Era poco probable que Gabriela Leyva, campeona universitaria de gimnasia, se partiera algo en un ejercicio tan sencillo, y el tío Pablo lo sabía, pero no se le había ocurrido decir otra cosa mientras miraba como se estrellaba la ceniza gris contra el brillante parquet. Esparció la ceniza con el pie y, más relajado al ver como ésta parecía desaparecer, contempló a su sobrina erguida como una estatua sobre la colchoneta, los brazos extendidos formando dos perfectos ángulos rectos con el cuerpo, las piernas largas y musculosas completamente juntas y el torso erguido hacia delante, desafiante bajo la apretada malla de color azul marino que hacía resplandecer, aún más, la rubia melena de ella y pensó que estaba guapísima, más guapa todavía que cuando ganó su primera medalla de oro, más mujer. Gabriela se dio la vuelta y corrió a abrazar a su tío.

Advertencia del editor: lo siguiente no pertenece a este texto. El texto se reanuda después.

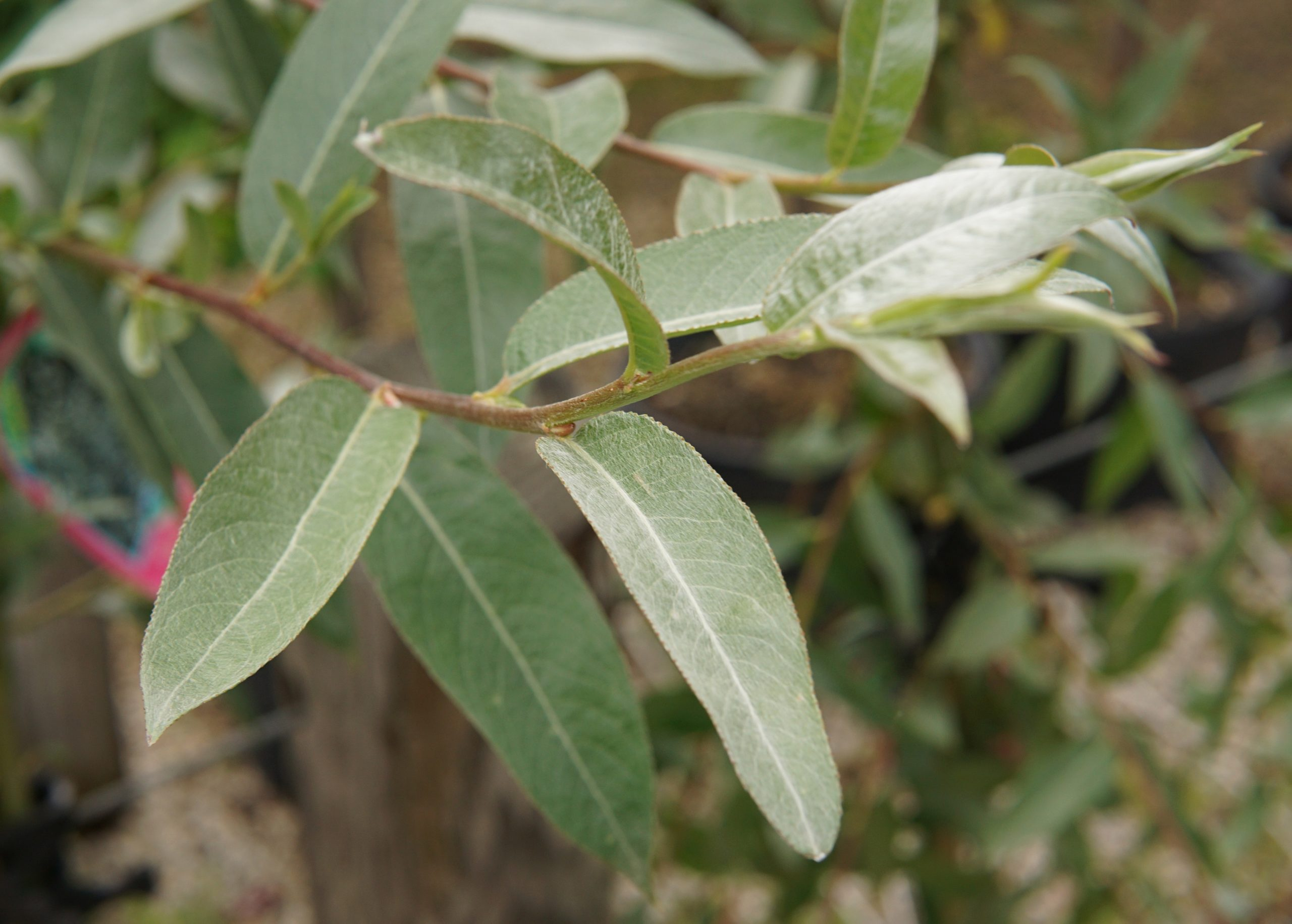 Silver Leaf Willow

- Tío, tío, hacía tiempo que no venías por casa... – dijo, mientras le abrazaba y besaba en las dos mejillas – espera... te traeré un cenicero... pero ¿cómo no te lo dio Wilma, cuando entraste...?

- Esa cubana del demonio odia el tabaco más que tú, lo cual tiene bemoles... – gritó el tío Pablo al pasillo por donde había salido su sobrina. Gabriela regresó al poco tiempo con el cenicero y lo puso encima del potro, esperando a que él terminara de apurar la colilla y lo apagara.

- Estás hecho un desastre tío... mira que corbata, es horrible. – Ahora sí rió alegremente la joven, mientras se acercaba a colocarle bien el nudo – y el pelo, tienes que cortarte el pelo ya... – Pasó las manos por la despeinada y gris melena de su tío, para volver a abrazarle después.

Pablo se perdió unos instantes entre los brazos de su sobrina, y sonrió viendo a la pareja que formaban reflejada en la pared cubierta de espejos que se encontraba a espaldas de ella. ¿Cortarse el pelo?..., ¡de eso, nada!, pensó, el pelo estaría ya un poco gris pero era de lo poco que le quedaba entero después de cincuenta y dos años de vida y se complació mirando su melena en el espejo: lisa y de un color negro profundo todavía en muchos sitios, peinada con una raya en medio que producía dos amplias guedejas que a veces llegaban a taparle los ojos.

 - Mucho trabajo, Gabi... – Pabló se separó lentamente del abrazo - ...mucho trabajo. ¿Vamos a tomar un café al Puerto? – Prendió un nuevo cigarrillo.

- ¿No has desayunado todavía, tío? ¿Quieres ir tomando algo, mientras me ducho?

- No, te espero; me apetece subir a Navacerrada como en los viejos tiempos...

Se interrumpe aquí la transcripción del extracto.